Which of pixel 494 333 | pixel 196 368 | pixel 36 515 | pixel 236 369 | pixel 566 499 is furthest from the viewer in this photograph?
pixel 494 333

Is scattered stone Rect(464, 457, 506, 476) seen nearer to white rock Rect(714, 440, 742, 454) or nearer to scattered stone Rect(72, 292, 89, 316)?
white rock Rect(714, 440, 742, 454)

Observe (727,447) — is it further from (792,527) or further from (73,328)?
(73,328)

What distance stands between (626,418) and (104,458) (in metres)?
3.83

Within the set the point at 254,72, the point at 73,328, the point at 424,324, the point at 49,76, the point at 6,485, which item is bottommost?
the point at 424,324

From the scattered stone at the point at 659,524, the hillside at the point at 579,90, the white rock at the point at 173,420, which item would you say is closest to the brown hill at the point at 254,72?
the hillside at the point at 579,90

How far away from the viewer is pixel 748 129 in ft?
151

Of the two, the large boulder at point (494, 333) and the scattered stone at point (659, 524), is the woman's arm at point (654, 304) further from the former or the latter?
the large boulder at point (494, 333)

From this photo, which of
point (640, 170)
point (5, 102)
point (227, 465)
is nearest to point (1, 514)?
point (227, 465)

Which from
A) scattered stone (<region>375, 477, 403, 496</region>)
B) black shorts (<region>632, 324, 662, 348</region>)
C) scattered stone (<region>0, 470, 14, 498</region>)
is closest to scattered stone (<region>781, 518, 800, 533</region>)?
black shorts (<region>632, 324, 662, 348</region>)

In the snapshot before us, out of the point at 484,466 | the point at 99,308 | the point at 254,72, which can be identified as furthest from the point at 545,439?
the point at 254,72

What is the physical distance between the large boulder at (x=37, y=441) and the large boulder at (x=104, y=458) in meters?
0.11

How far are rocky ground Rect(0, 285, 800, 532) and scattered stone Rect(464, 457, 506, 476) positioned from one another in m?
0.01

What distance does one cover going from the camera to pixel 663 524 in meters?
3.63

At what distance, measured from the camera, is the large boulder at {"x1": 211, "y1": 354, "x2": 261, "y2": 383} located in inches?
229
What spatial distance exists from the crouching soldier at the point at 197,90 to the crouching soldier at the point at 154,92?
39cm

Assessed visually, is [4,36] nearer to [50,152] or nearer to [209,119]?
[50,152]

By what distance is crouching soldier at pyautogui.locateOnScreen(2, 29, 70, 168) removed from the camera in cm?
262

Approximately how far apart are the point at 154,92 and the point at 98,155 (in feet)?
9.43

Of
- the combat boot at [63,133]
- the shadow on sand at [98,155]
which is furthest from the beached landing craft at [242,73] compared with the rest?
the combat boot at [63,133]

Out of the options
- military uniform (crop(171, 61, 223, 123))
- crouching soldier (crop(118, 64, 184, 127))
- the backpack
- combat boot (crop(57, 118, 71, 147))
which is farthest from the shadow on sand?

++++++

* [Your goal]:
Can you copy out, word for word, the stretch of the records from the line containing "Approximately how far" through the end of the records?

* [Expected answer]:
Approximately how far apart are the point at 154,92 and the point at 98,155 (in feet)?
9.43

Of
- the combat boot at [63,133]
- the shadow on sand at [98,155]
which is furthest from the beached landing craft at [242,73] compared with the rest?
the combat boot at [63,133]

Out of the options
- military uniform (crop(171, 61, 223, 123))
- crouching soldier (crop(118, 64, 184, 127))
- the backpack
- combat boot (crop(57, 118, 71, 147))
which is farthest from the shadow on sand?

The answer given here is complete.